Jesus heralded in the New Covenant. Did the New Covenant replace the Old Covenant? Yes and No. Yes because the Old Covenant shows us how far we have fallen from God’s righteousness and makes us realise our need for a Saviour. However, the New Covenant does not replace the Old Covenant but fulfils it. The New Covenant did what the Old Covenant could not do and that is to give us God’s gift of righteousness through our faith in Jesus Christ. This enables us to fulfil the requirements of the Law. Jesus said in the Sermon on the Mount, “Do not think that I have come to abolish the Law or the Prophets; I have not come to abolish them but to fulfill them.” (Matthew 5: 17). We now fulfil the principles of the law through a transformed heart rather than through human efforts.
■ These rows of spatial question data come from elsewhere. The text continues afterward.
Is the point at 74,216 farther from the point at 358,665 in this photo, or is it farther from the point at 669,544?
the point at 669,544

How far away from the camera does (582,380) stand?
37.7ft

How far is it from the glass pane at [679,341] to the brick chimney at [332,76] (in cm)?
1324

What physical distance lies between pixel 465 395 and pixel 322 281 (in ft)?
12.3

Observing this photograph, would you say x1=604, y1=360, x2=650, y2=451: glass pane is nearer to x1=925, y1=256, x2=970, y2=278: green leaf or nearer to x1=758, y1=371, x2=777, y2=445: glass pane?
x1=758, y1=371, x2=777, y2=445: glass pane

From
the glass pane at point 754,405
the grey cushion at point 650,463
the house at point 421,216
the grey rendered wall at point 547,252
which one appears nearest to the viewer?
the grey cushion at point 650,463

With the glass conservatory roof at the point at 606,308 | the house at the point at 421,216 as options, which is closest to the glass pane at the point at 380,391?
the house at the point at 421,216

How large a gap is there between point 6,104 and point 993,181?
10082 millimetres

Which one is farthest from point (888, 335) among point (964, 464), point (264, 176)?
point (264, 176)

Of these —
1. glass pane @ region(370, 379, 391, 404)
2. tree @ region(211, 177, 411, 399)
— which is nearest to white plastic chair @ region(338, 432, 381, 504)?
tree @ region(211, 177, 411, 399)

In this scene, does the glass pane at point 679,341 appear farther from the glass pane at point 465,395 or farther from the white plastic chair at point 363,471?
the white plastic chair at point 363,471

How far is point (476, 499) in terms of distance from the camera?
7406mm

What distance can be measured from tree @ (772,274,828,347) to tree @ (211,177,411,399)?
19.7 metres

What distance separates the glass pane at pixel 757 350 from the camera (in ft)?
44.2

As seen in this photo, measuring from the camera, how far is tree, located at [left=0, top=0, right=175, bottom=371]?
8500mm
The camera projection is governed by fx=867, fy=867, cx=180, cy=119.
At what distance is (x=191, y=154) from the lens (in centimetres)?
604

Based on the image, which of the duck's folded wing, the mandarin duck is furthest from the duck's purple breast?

Following on from this, Paul tells the Corinthian Christians, “Remember this: Whoever sows sparingly will also reap sparingly, and whoever sows generously will also reap generously. Each of you should give what you have decided in your heart to give, not reluctantly or under compulsion, for God loves a cheerful giver.” (2 Corinthians 9: 6-7). We often look at this verse and think that this means we don’t need to give a tithe but we decide what is the best amount to give. Yes that’s true. But Paul is actually encouraging generosity rather than holding back. Because our heart is transformed we give more than is expected of us and we decide to be generous and give more than just a tithe because that is what is expected of us.
If you were to read the Sermon on the Mount carefully, the New Covenant demands more from us. For example if you have anger in your heart, you have committed murder (Matthew 5: 21-24), or if you have lust in your heart, you have committed adultery (Matthew 5: 27-28). When Paul is writing about being generous, he is following a New Covenant principle of going way above the requirements of the Old Covenant. In other words, don’t stop at 10%. Decide in your heart what is God saying to you and give that amount cheerfully.
This principle of tithing has not ceased under the New Covenant. Just as Abraham offered a tithe as a form of worship and as Israel gave their tithes to support the worship of Yahweh, now the church as people of the New Covenant gives tithes so that we can fulfil God’s calling to be a people of worship and also reach out to others in order that worship is offered from every tribe and people in the world. Likewise, in the New Testament, Christians gave generously to meet the needs of people and to ensure that the church fulfilled the Great Commission of making disciples from every ethnic group (cf. Romans 12: 13; 1Corinthians 8; Hebrews 13: 16).
Today we tithe so that we can ensure that God’s Kingdom presence and worship will continue in the world we live in. Through our generous tithes and offerings, we can fulfil our calling to be salt and light in a broken world.